I am against Common Core State Standards because they were not developed with local input, and thus, they were forced on the state with stick and carrot tactics leaving the public with little voice in the matter. I'm also against CCSS because they were not written with sufficient educator or scholar input, and thus, they contain illogical sequences, developmentally inappropriate expectations, and other such faults.
However, I am in favor of standards in general and standards based grading. And, I agree credit for a course should represent mastery of content, as should a diploma. (As long as we are working with the assumption that courses require specific content and graduation requires passing of these courses instead of students having more of a say in the content they learn. That's a topic for another day).
Standards should not create a fixed timeline for all students or fixed methods or materials for all students. If we agree fractions, thesis statements, and the Bill of Rights are necessary for a diploma, then it is irrelevant how and when a student masters the material. Those factors are determined by the student's individual needs; educators and parents must learn what that child needs to master content and then provide it.
We should have high expectations for all students. But, we can not expect students to just fall in line because we insist that they can. Demands like this are popular these days. (Check out these two pieces both published June 24th. One is from blogger Peter Greene and the other the Bangor Daily News). But, popular doesn't make it pedagogically sound or make it match common sense.
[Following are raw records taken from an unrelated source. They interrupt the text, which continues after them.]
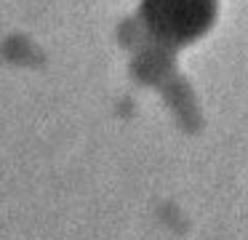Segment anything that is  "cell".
<instances>
[{"label": "cell", "mask_w": 248, "mask_h": 240, "mask_svg": "<svg viewBox=\"0 0 248 240\" xmlns=\"http://www.w3.org/2000/svg\"><path fill=\"white\" fill-rule=\"evenodd\" d=\"M219 0H141V21L157 43L182 48L214 27Z\"/></svg>", "instance_id": "1"}]
</instances>
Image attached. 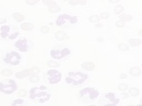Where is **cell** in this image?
<instances>
[{
  "label": "cell",
  "mask_w": 142,
  "mask_h": 106,
  "mask_svg": "<svg viewBox=\"0 0 142 106\" xmlns=\"http://www.w3.org/2000/svg\"><path fill=\"white\" fill-rule=\"evenodd\" d=\"M88 77L87 74L81 72L70 71L68 73L66 77V81L69 83H73L75 85L82 83L86 80Z\"/></svg>",
  "instance_id": "cell-1"
},
{
  "label": "cell",
  "mask_w": 142,
  "mask_h": 106,
  "mask_svg": "<svg viewBox=\"0 0 142 106\" xmlns=\"http://www.w3.org/2000/svg\"><path fill=\"white\" fill-rule=\"evenodd\" d=\"M21 59V55L16 51H11L7 53L4 61L6 63L12 65H17L20 63Z\"/></svg>",
  "instance_id": "cell-2"
},
{
  "label": "cell",
  "mask_w": 142,
  "mask_h": 106,
  "mask_svg": "<svg viewBox=\"0 0 142 106\" xmlns=\"http://www.w3.org/2000/svg\"><path fill=\"white\" fill-rule=\"evenodd\" d=\"M40 69L38 67H34L31 68V69H26L22 71L18 72L16 73L15 76L18 79H22V78L26 77L29 76L36 75L40 73Z\"/></svg>",
  "instance_id": "cell-3"
},
{
  "label": "cell",
  "mask_w": 142,
  "mask_h": 106,
  "mask_svg": "<svg viewBox=\"0 0 142 106\" xmlns=\"http://www.w3.org/2000/svg\"><path fill=\"white\" fill-rule=\"evenodd\" d=\"M71 53L70 50L67 48L63 49L62 50H52L50 52L51 57L55 59H62L67 56L70 55Z\"/></svg>",
  "instance_id": "cell-4"
},
{
  "label": "cell",
  "mask_w": 142,
  "mask_h": 106,
  "mask_svg": "<svg viewBox=\"0 0 142 106\" xmlns=\"http://www.w3.org/2000/svg\"><path fill=\"white\" fill-rule=\"evenodd\" d=\"M47 75L50 83L52 84L58 83L62 77V74L56 70H50L47 73Z\"/></svg>",
  "instance_id": "cell-5"
},
{
  "label": "cell",
  "mask_w": 142,
  "mask_h": 106,
  "mask_svg": "<svg viewBox=\"0 0 142 106\" xmlns=\"http://www.w3.org/2000/svg\"><path fill=\"white\" fill-rule=\"evenodd\" d=\"M15 47L22 52H26L28 51L27 41L26 39H20L16 41Z\"/></svg>",
  "instance_id": "cell-6"
},
{
  "label": "cell",
  "mask_w": 142,
  "mask_h": 106,
  "mask_svg": "<svg viewBox=\"0 0 142 106\" xmlns=\"http://www.w3.org/2000/svg\"><path fill=\"white\" fill-rule=\"evenodd\" d=\"M81 67L83 69L87 71H92L94 69L95 65L91 61L84 62L81 64Z\"/></svg>",
  "instance_id": "cell-7"
},
{
  "label": "cell",
  "mask_w": 142,
  "mask_h": 106,
  "mask_svg": "<svg viewBox=\"0 0 142 106\" xmlns=\"http://www.w3.org/2000/svg\"><path fill=\"white\" fill-rule=\"evenodd\" d=\"M128 43L129 46L132 47H137L142 44V41L140 39L131 38L128 41Z\"/></svg>",
  "instance_id": "cell-8"
},
{
  "label": "cell",
  "mask_w": 142,
  "mask_h": 106,
  "mask_svg": "<svg viewBox=\"0 0 142 106\" xmlns=\"http://www.w3.org/2000/svg\"><path fill=\"white\" fill-rule=\"evenodd\" d=\"M141 73L142 71L141 69L138 67H132L129 70V75L134 77L139 76L141 75Z\"/></svg>",
  "instance_id": "cell-9"
},
{
  "label": "cell",
  "mask_w": 142,
  "mask_h": 106,
  "mask_svg": "<svg viewBox=\"0 0 142 106\" xmlns=\"http://www.w3.org/2000/svg\"><path fill=\"white\" fill-rule=\"evenodd\" d=\"M0 87H1V89L3 90V91H6V90L7 89V90H10V91L12 92L16 89V88L15 84L14 83H11V85H7V86L4 85H3V84L0 83Z\"/></svg>",
  "instance_id": "cell-10"
},
{
  "label": "cell",
  "mask_w": 142,
  "mask_h": 106,
  "mask_svg": "<svg viewBox=\"0 0 142 106\" xmlns=\"http://www.w3.org/2000/svg\"><path fill=\"white\" fill-rule=\"evenodd\" d=\"M10 31V28L8 26H3L1 28V35L3 38H5L7 37L8 35V33H9Z\"/></svg>",
  "instance_id": "cell-11"
},
{
  "label": "cell",
  "mask_w": 142,
  "mask_h": 106,
  "mask_svg": "<svg viewBox=\"0 0 142 106\" xmlns=\"http://www.w3.org/2000/svg\"><path fill=\"white\" fill-rule=\"evenodd\" d=\"M118 48L122 51H127L129 50V47L127 44L122 43L118 45Z\"/></svg>",
  "instance_id": "cell-12"
},
{
  "label": "cell",
  "mask_w": 142,
  "mask_h": 106,
  "mask_svg": "<svg viewBox=\"0 0 142 106\" xmlns=\"http://www.w3.org/2000/svg\"><path fill=\"white\" fill-rule=\"evenodd\" d=\"M66 36V33L63 31H58L55 34L56 39L58 41H62Z\"/></svg>",
  "instance_id": "cell-13"
},
{
  "label": "cell",
  "mask_w": 142,
  "mask_h": 106,
  "mask_svg": "<svg viewBox=\"0 0 142 106\" xmlns=\"http://www.w3.org/2000/svg\"><path fill=\"white\" fill-rule=\"evenodd\" d=\"M33 25L30 23H23L21 25V28L24 31H31L33 29Z\"/></svg>",
  "instance_id": "cell-14"
},
{
  "label": "cell",
  "mask_w": 142,
  "mask_h": 106,
  "mask_svg": "<svg viewBox=\"0 0 142 106\" xmlns=\"http://www.w3.org/2000/svg\"><path fill=\"white\" fill-rule=\"evenodd\" d=\"M129 92L131 96L133 97H135L139 95V90L136 87H132L129 90Z\"/></svg>",
  "instance_id": "cell-15"
},
{
  "label": "cell",
  "mask_w": 142,
  "mask_h": 106,
  "mask_svg": "<svg viewBox=\"0 0 142 106\" xmlns=\"http://www.w3.org/2000/svg\"><path fill=\"white\" fill-rule=\"evenodd\" d=\"M119 18H120V20H122V21L124 22H129L131 21L132 17L130 15H122L121 16H119Z\"/></svg>",
  "instance_id": "cell-16"
},
{
  "label": "cell",
  "mask_w": 142,
  "mask_h": 106,
  "mask_svg": "<svg viewBox=\"0 0 142 106\" xmlns=\"http://www.w3.org/2000/svg\"><path fill=\"white\" fill-rule=\"evenodd\" d=\"M13 73V71L12 70L9 69H3L1 71V74L4 76H9L10 75H12Z\"/></svg>",
  "instance_id": "cell-17"
},
{
  "label": "cell",
  "mask_w": 142,
  "mask_h": 106,
  "mask_svg": "<svg viewBox=\"0 0 142 106\" xmlns=\"http://www.w3.org/2000/svg\"><path fill=\"white\" fill-rule=\"evenodd\" d=\"M47 65L49 67H58L60 66V64L57 62L54 61H50L47 63Z\"/></svg>",
  "instance_id": "cell-18"
},
{
  "label": "cell",
  "mask_w": 142,
  "mask_h": 106,
  "mask_svg": "<svg viewBox=\"0 0 142 106\" xmlns=\"http://www.w3.org/2000/svg\"><path fill=\"white\" fill-rule=\"evenodd\" d=\"M118 90L121 91H125L128 89V85L126 83H121L118 86Z\"/></svg>",
  "instance_id": "cell-19"
},
{
  "label": "cell",
  "mask_w": 142,
  "mask_h": 106,
  "mask_svg": "<svg viewBox=\"0 0 142 106\" xmlns=\"http://www.w3.org/2000/svg\"><path fill=\"white\" fill-rule=\"evenodd\" d=\"M123 11V7L121 5H118L115 7L114 12L116 14H119L122 12Z\"/></svg>",
  "instance_id": "cell-20"
},
{
  "label": "cell",
  "mask_w": 142,
  "mask_h": 106,
  "mask_svg": "<svg viewBox=\"0 0 142 106\" xmlns=\"http://www.w3.org/2000/svg\"><path fill=\"white\" fill-rule=\"evenodd\" d=\"M115 25H116L117 28H123V27H124L125 22L122 21V20H119V21H117V22L115 23Z\"/></svg>",
  "instance_id": "cell-21"
},
{
  "label": "cell",
  "mask_w": 142,
  "mask_h": 106,
  "mask_svg": "<svg viewBox=\"0 0 142 106\" xmlns=\"http://www.w3.org/2000/svg\"><path fill=\"white\" fill-rule=\"evenodd\" d=\"M99 18L98 16H92L90 17V21L92 23H96V22H98L99 21Z\"/></svg>",
  "instance_id": "cell-22"
},
{
  "label": "cell",
  "mask_w": 142,
  "mask_h": 106,
  "mask_svg": "<svg viewBox=\"0 0 142 106\" xmlns=\"http://www.w3.org/2000/svg\"><path fill=\"white\" fill-rule=\"evenodd\" d=\"M39 80V77L36 75H33L30 77V81L32 82H37V81Z\"/></svg>",
  "instance_id": "cell-23"
},
{
  "label": "cell",
  "mask_w": 142,
  "mask_h": 106,
  "mask_svg": "<svg viewBox=\"0 0 142 106\" xmlns=\"http://www.w3.org/2000/svg\"><path fill=\"white\" fill-rule=\"evenodd\" d=\"M41 32L43 33L46 34L48 33V32H49V28H48L47 27L43 26V27H42L41 28Z\"/></svg>",
  "instance_id": "cell-24"
},
{
  "label": "cell",
  "mask_w": 142,
  "mask_h": 106,
  "mask_svg": "<svg viewBox=\"0 0 142 106\" xmlns=\"http://www.w3.org/2000/svg\"><path fill=\"white\" fill-rule=\"evenodd\" d=\"M101 17L102 19H108V18L109 17V15L108 13L104 12V13H102V14H101Z\"/></svg>",
  "instance_id": "cell-25"
},
{
  "label": "cell",
  "mask_w": 142,
  "mask_h": 106,
  "mask_svg": "<svg viewBox=\"0 0 142 106\" xmlns=\"http://www.w3.org/2000/svg\"><path fill=\"white\" fill-rule=\"evenodd\" d=\"M127 77H128V75H127V74H126L125 73H122L119 75V78L121 79H127Z\"/></svg>",
  "instance_id": "cell-26"
},
{
  "label": "cell",
  "mask_w": 142,
  "mask_h": 106,
  "mask_svg": "<svg viewBox=\"0 0 142 106\" xmlns=\"http://www.w3.org/2000/svg\"><path fill=\"white\" fill-rule=\"evenodd\" d=\"M19 32H16V33L14 34L13 35H12L11 36H10V37H9V38L10 39H15L16 37H17L18 35H19Z\"/></svg>",
  "instance_id": "cell-27"
},
{
  "label": "cell",
  "mask_w": 142,
  "mask_h": 106,
  "mask_svg": "<svg viewBox=\"0 0 142 106\" xmlns=\"http://www.w3.org/2000/svg\"><path fill=\"white\" fill-rule=\"evenodd\" d=\"M19 95L21 96H26V91L25 90H21L19 92Z\"/></svg>",
  "instance_id": "cell-28"
},
{
  "label": "cell",
  "mask_w": 142,
  "mask_h": 106,
  "mask_svg": "<svg viewBox=\"0 0 142 106\" xmlns=\"http://www.w3.org/2000/svg\"><path fill=\"white\" fill-rule=\"evenodd\" d=\"M106 97L109 98H112L114 97V95L112 93H109L107 95H106Z\"/></svg>",
  "instance_id": "cell-29"
},
{
  "label": "cell",
  "mask_w": 142,
  "mask_h": 106,
  "mask_svg": "<svg viewBox=\"0 0 142 106\" xmlns=\"http://www.w3.org/2000/svg\"><path fill=\"white\" fill-rule=\"evenodd\" d=\"M112 3H117L119 1V0H109Z\"/></svg>",
  "instance_id": "cell-30"
},
{
  "label": "cell",
  "mask_w": 142,
  "mask_h": 106,
  "mask_svg": "<svg viewBox=\"0 0 142 106\" xmlns=\"http://www.w3.org/2000/svg\"><path fill=\"white\" fill-rule=\"evenodd\" d=\"M138 34L140 36H142V29L140 30V31H139V32H138Z\"/></svg>",
  "instance_id": "cell-31"
},
{
  "label": "cell",
  "mask_w": 142,
  "mask_h": 106,
  "mask_svg": "<svg viewBox=\"0 0 142 106\" xmlns=\"http://www.w3.org/2000/svg\"><path fill=\"white\" fill-rule=\"evenodd\" d=\"M141 102L142 103V98L141 99Z\"/></svg>",
  "instance_id": "cell-32"
},
{
  "label": "cell",
  "mask_w": 142,
  "mask_h": 106,
  "mask_svg": "<svg viewBox=\"0 0 142 106\" xmlns=\"http://www.w3.org/2000/svg\"><path fill=\"white\" fill-rule=\"evenodd\" d=\"M142 106V105H138V106Z\"/></svg>",
  "instance_id": "cell-33"
},
{
  "label": "cell",
  "mask_w": 142,
  "mask_h": 106,
  "mask_svg": "<svg viewBox=\"0 0 142 106\" xmlns=\"http://www.w3.org/2000/svg\"><path fill=\"white\" fill-rule=\"evenodd\" d=\"M133 106V105H129V106Z\"/></svg>",
  "instance_id": "cell-34"
},
{
  "label": "cell",
  "mask_w": 142,
  "mask_h": 106,
  "mask_svg": "<svg viewBox=\"0 0 142 106\" xmlns=\"http://www.w3.org/2000/svg\"><path fill=\"white\" fill-rule=\"evenodd\" d=\"M141 67H142V64H141Z\"/></svg>",
  "instance_id": "cell-35"
},
{
  "label": "cell",
  "mask_w": 142,
  "mask_h": 106,
  "mask_svg": "<svg viewBox=\"0 0 142 106\" xmlns=\"http://www.w3.org/2000/svg\"></svg>",
  "instance_id": "cell-36"
}]
</instances>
Furthermore, not all meaningful learning can be measured and thus curriculum should never be narrowed to only what can be quantified with a score or check mark. I taught ELA to freshmen for five years and my content of literature is the perfect example. While it is important for students write essays with well formed arguments about character and theme including properly cited supporting evidence, that is not the purpose of literature. We will never be able to assess how literature helps students explore history, beauty, or universal humanity, as well as their own perceptions of themselves, their morals and values, their relationships, and their world. We can not assess that, nor should we try, but we should strive for that happen in classrooms daily.
All of this said, some learning can be assessed, and standards based systems do a better job.
Traditional grading systems:
- penalize students when they try and fail because all scores are averaged.
- provide pressure for everything to "count."
- inflate or penalize grades for elements unrelated to content mastery such as: organization, speed, punctuality, parental involvement, compliance, neatness, etc.
- are finite at predetermined points in time unrelated to student needs.
- have cultural understanding of what a score means disconnected to content.
- when or how quickly a student masters material does not affect score
- elements unrelated to content affect grades less
- greater opportunity exists for parents and students to know what a score represents in terms of content by seeing the standards and rubrics
- great opportunity exists for collaboration on units and assessments, including determining exemplars and anchoring to score thus reducing subjectivity of grades. (No system ever will be perfect as teachers are human and thus subjective, as well as teachers value autonomy in their own classrooms leading to differences in instruction).
- differentiates between a students who master what is taught versus students who are exceptional in a subject area.
- is a new system and should not be translated to A - F
I would like to further reitorate a comment from November 3rd. While common planning time is necessary for PBL to work, a teacher can not have all her planning time dedicated to collaborative work. Teachers have contracted hours. Rare is the teacher who works to contract simply because so many teachers strive for excellence. However, a teacher should at least have some opportunity, some chance to complete her daily obligations during her contracted time. When can a teacher research and plan lessons, review assessments, provide students with make up and extra instruction, meet with administrators or support staff, or contact parents? This issue needs to be addressed.